- **Information shown**
+ + +
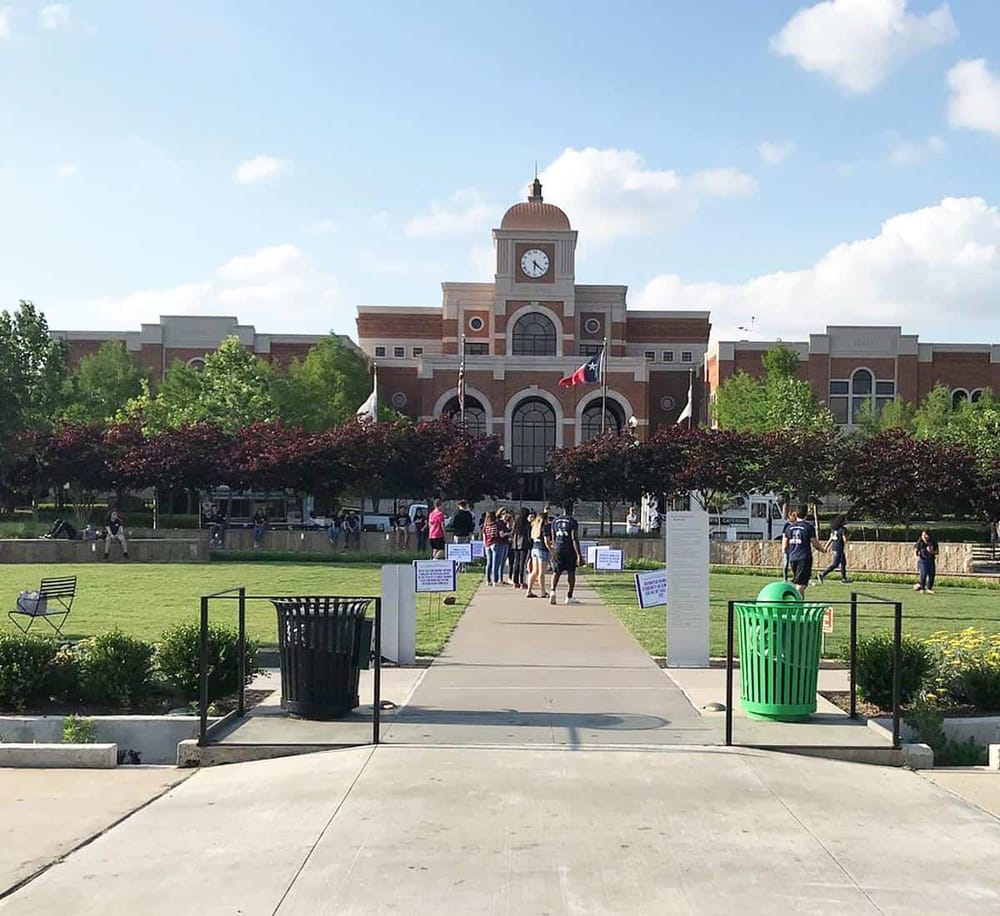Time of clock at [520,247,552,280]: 6:21
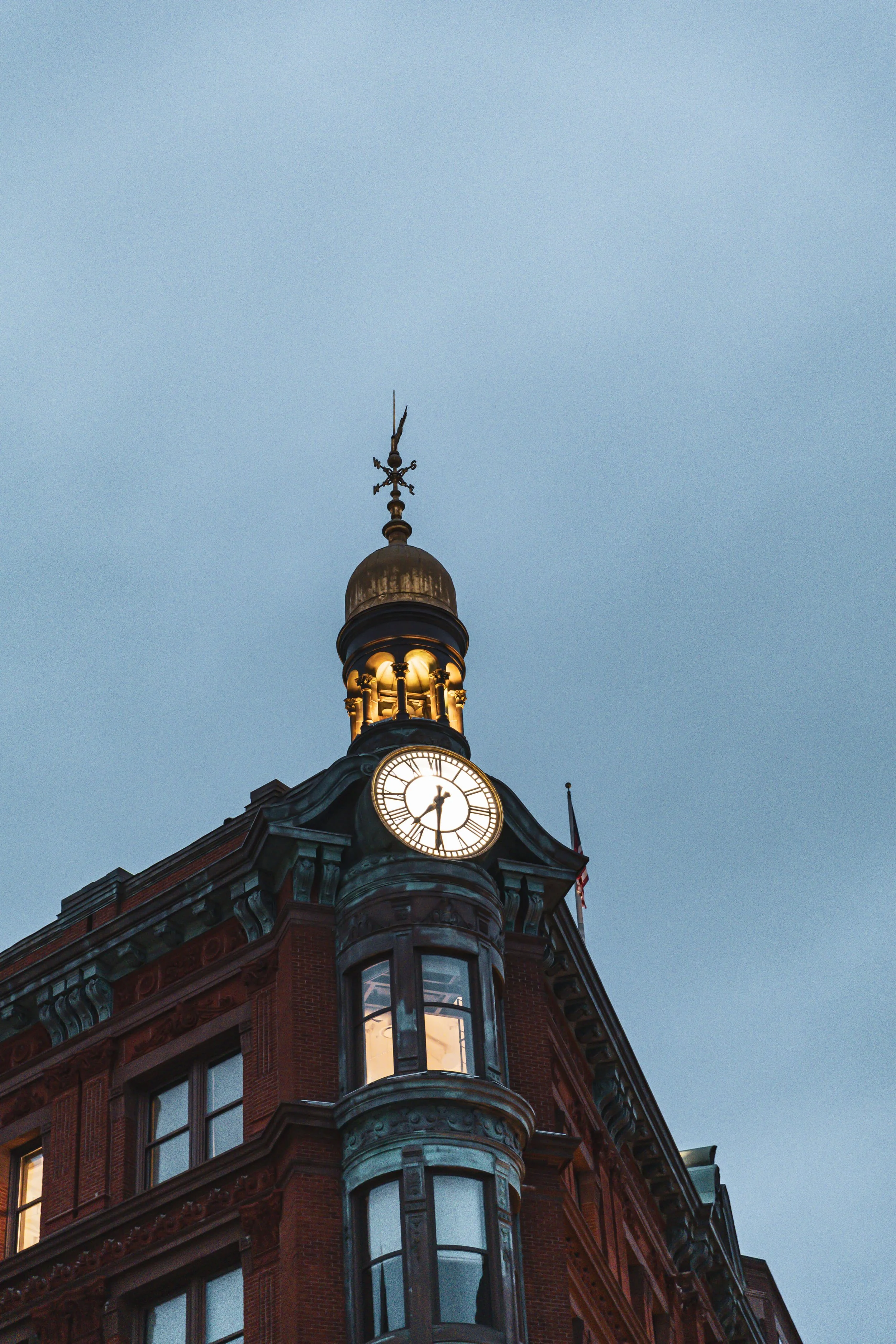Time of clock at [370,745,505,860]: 7:30
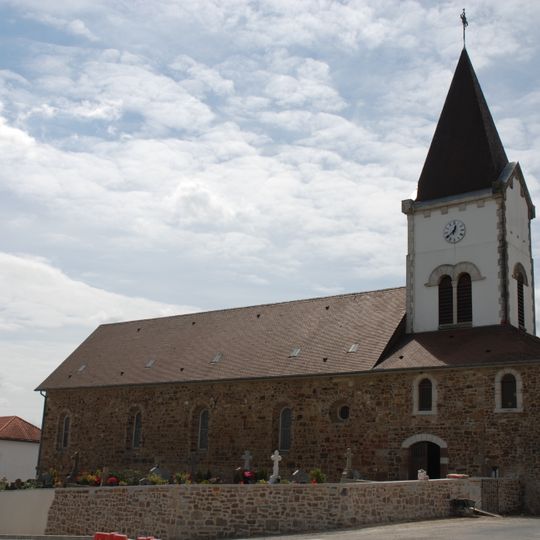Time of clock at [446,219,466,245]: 12:38
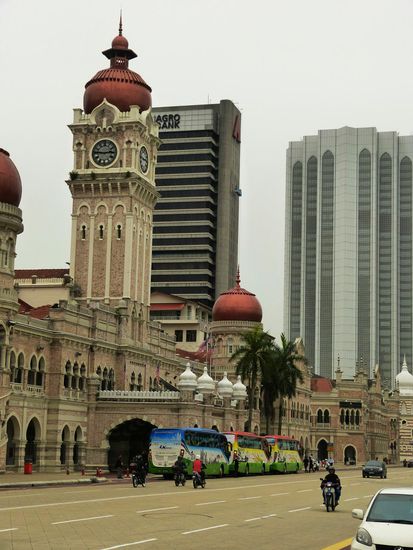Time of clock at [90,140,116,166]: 2:46
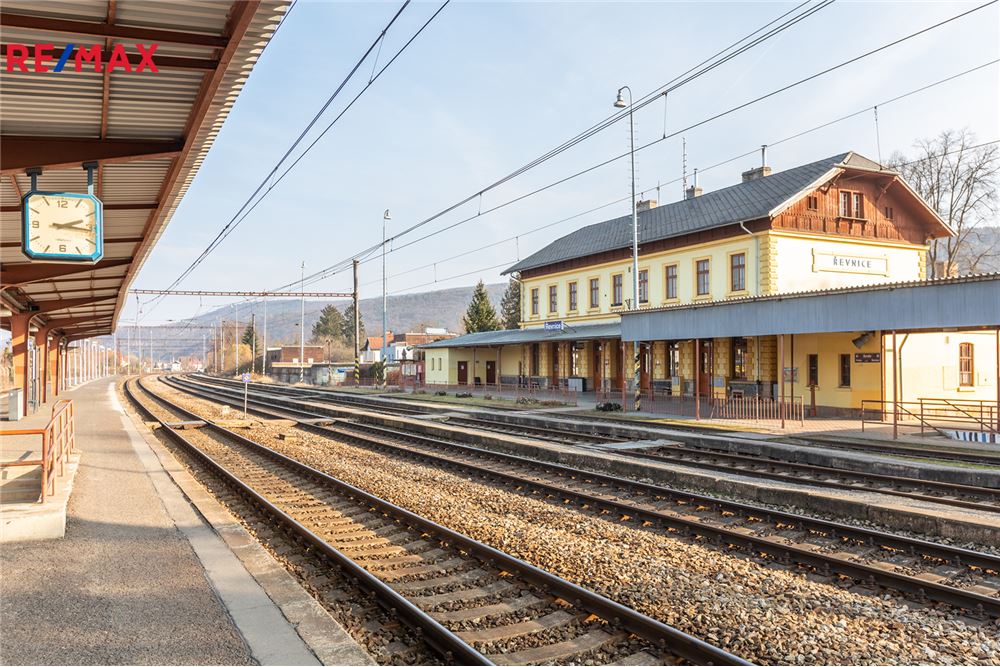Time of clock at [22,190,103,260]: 2:16
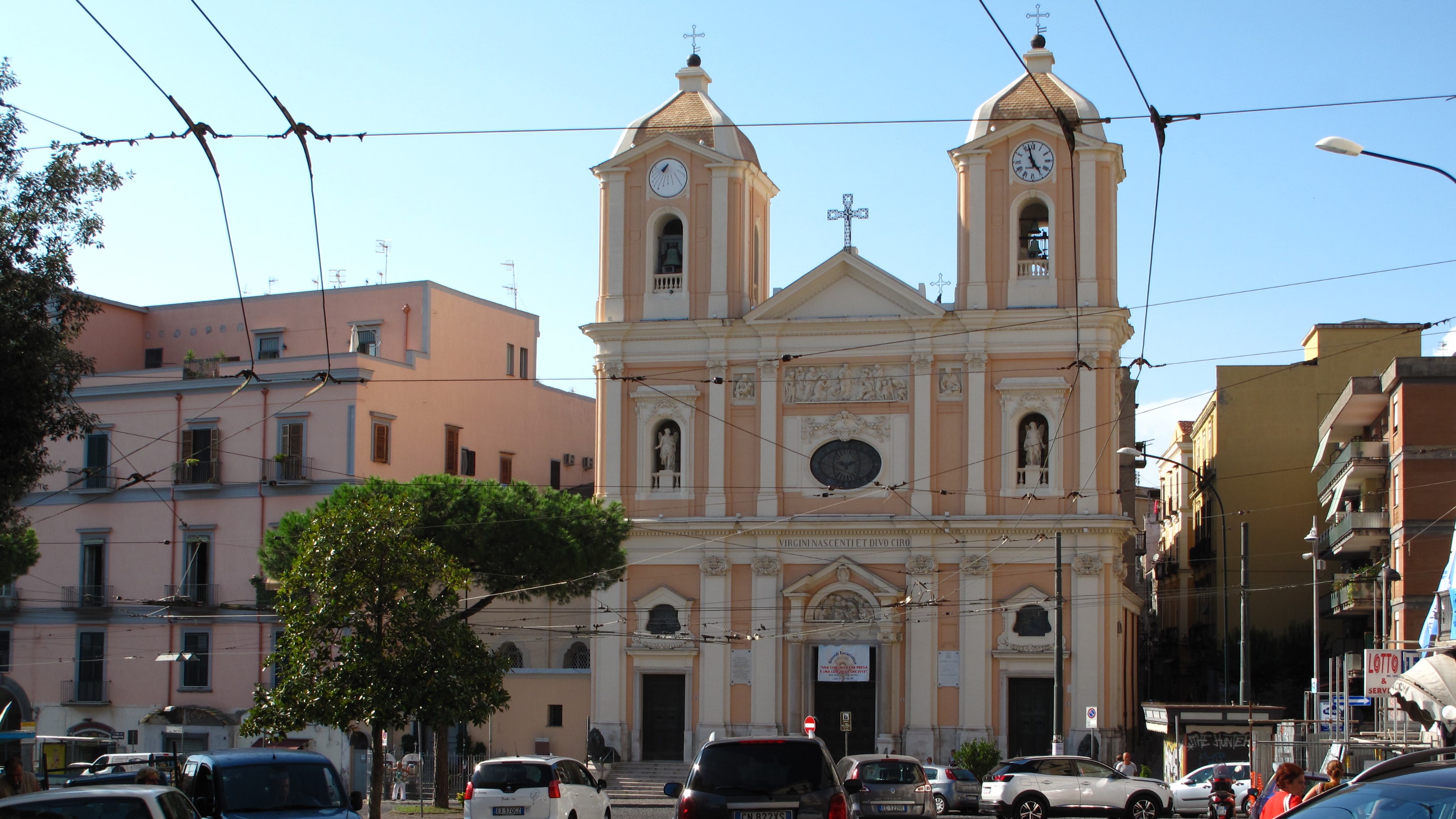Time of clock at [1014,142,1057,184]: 4:57
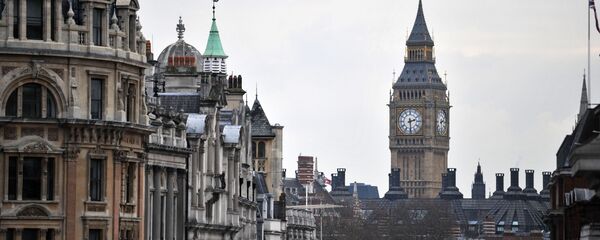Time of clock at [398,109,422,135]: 2:29
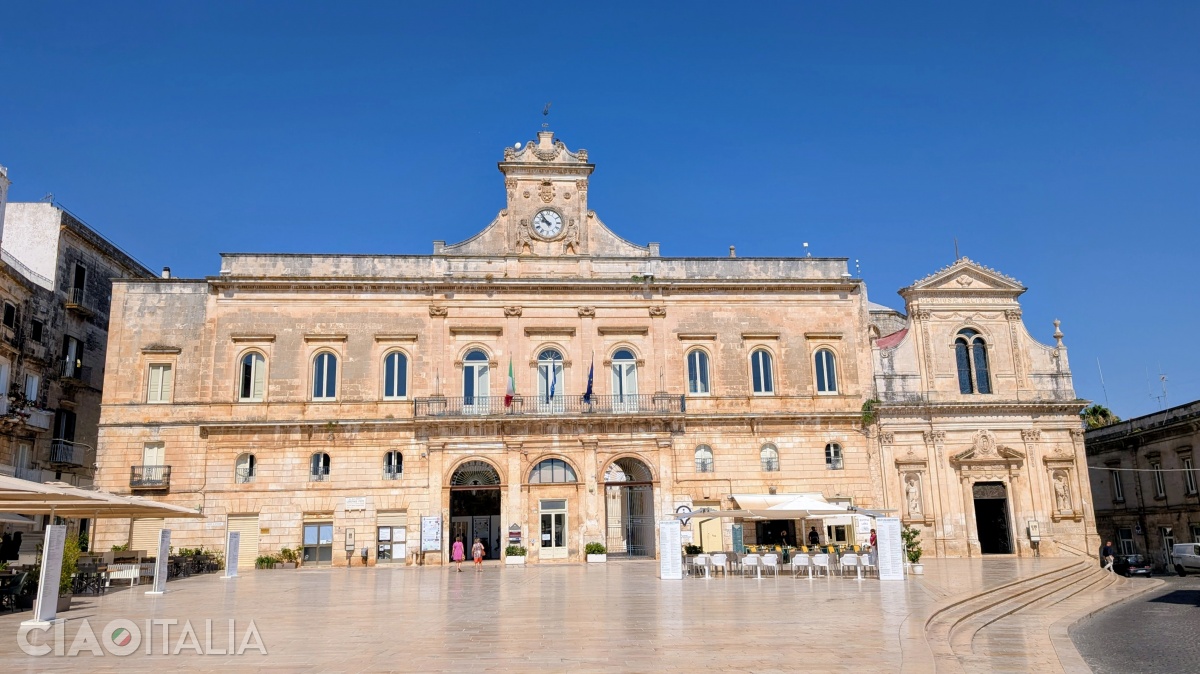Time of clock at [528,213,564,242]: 9:53
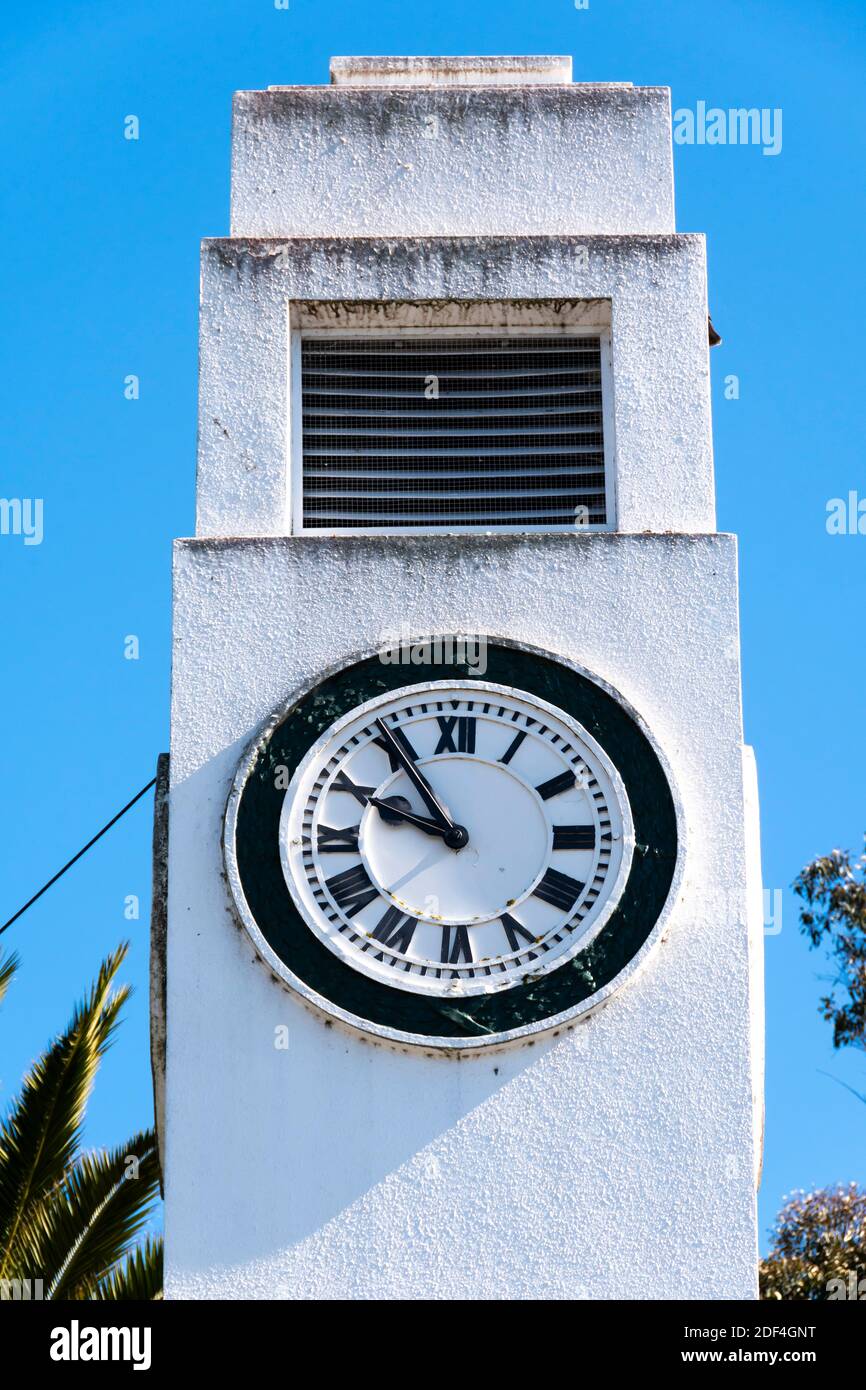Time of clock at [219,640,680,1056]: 9:54
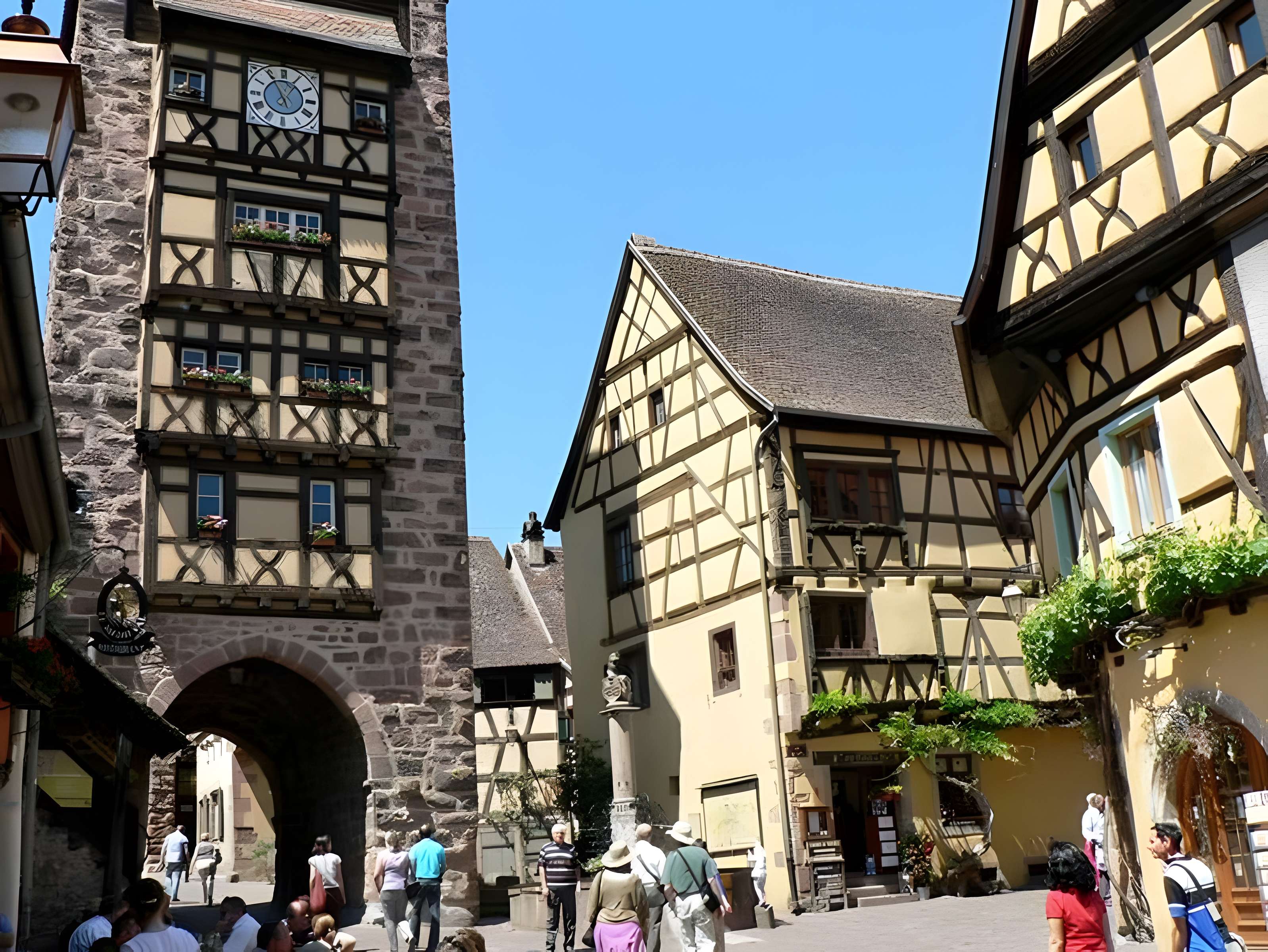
+ + +
- **Exercise requirements**
Transcribe each of the entries above word for word, omitting the pictures.

- **Reply**
Time of clock at [520,247,552,280]: 6:21
Time of clock at [370,745,505,860]: 7:30
Time of clock at [446,219,466,245]: 12:38
Time of clock at [90,140,116,166]: 2:46
Time of clock at [22,190,103,260]: 2:16
Time of clock at [1014,142,1057,184]: 4:57
Time of clock at [398,109,422,135]: 2:29
Time of clock at [528,213,564,242]: 9:53
Time of clock at [219,640,680,1056]: 9:54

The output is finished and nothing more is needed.